### Supplied information

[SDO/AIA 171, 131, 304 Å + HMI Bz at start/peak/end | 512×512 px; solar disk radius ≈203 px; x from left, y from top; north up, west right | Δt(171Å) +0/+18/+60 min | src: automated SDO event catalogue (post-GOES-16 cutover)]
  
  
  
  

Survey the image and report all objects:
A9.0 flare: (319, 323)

==

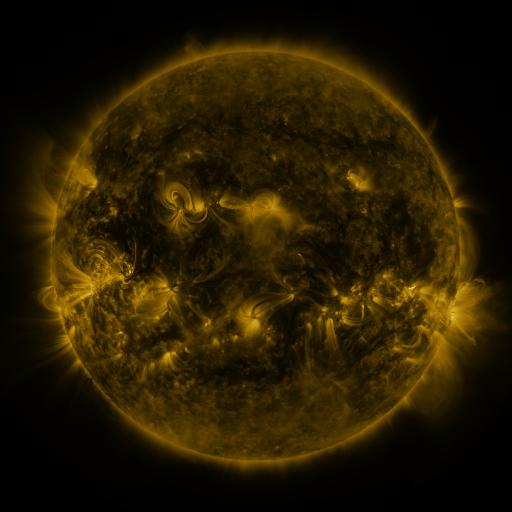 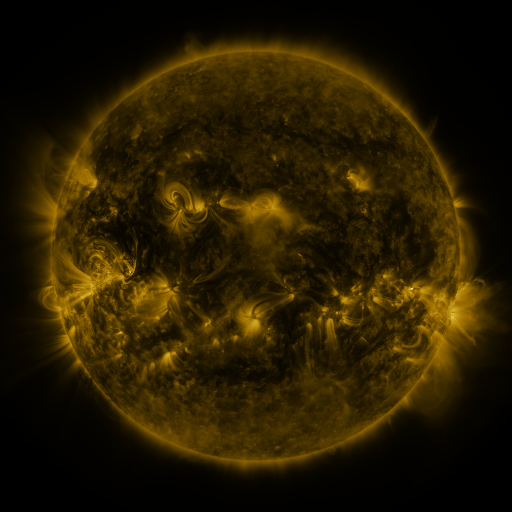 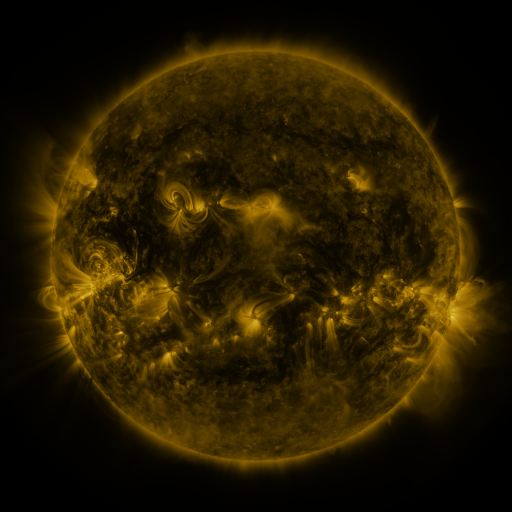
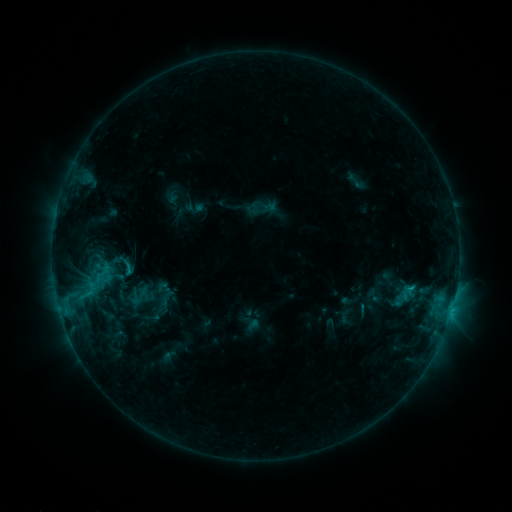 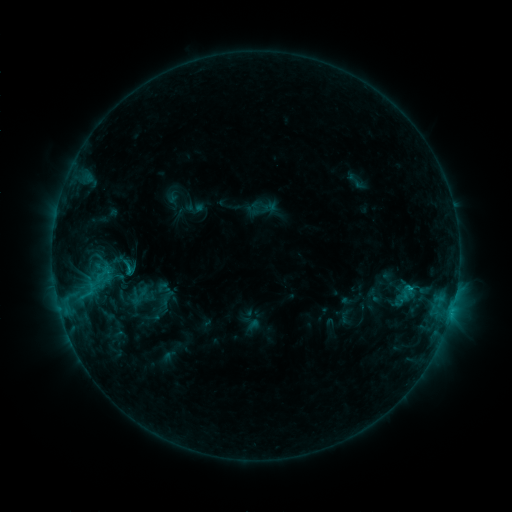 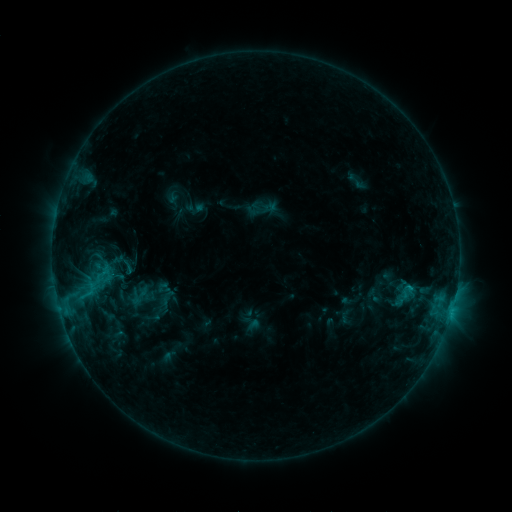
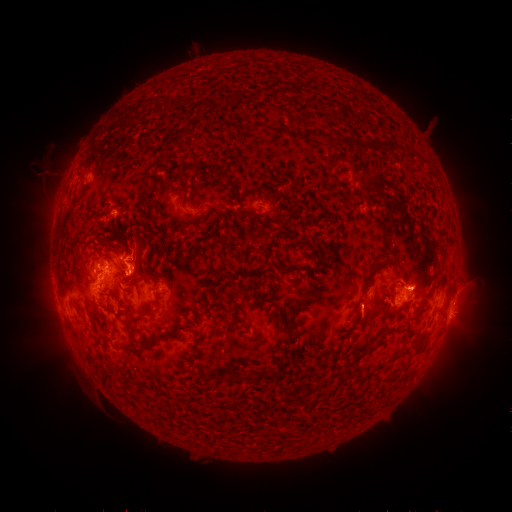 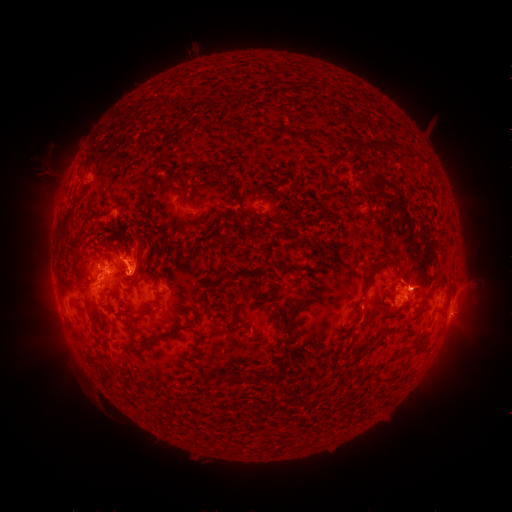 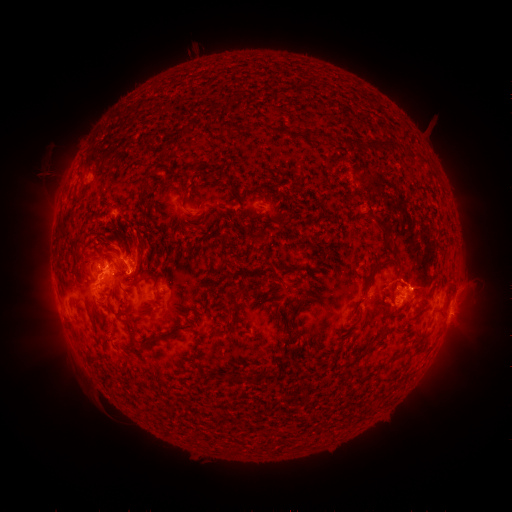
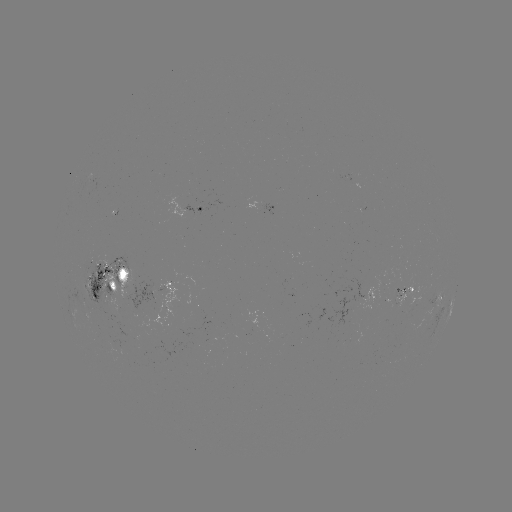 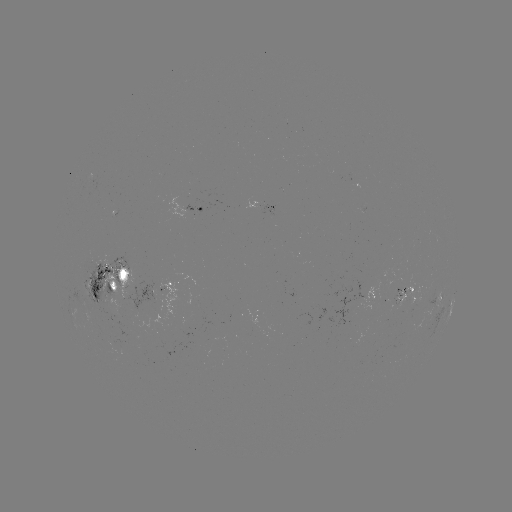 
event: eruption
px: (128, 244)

### Task item
Please report the number of lines in the data that include the word "event", and add no other text.

### Exercise output
2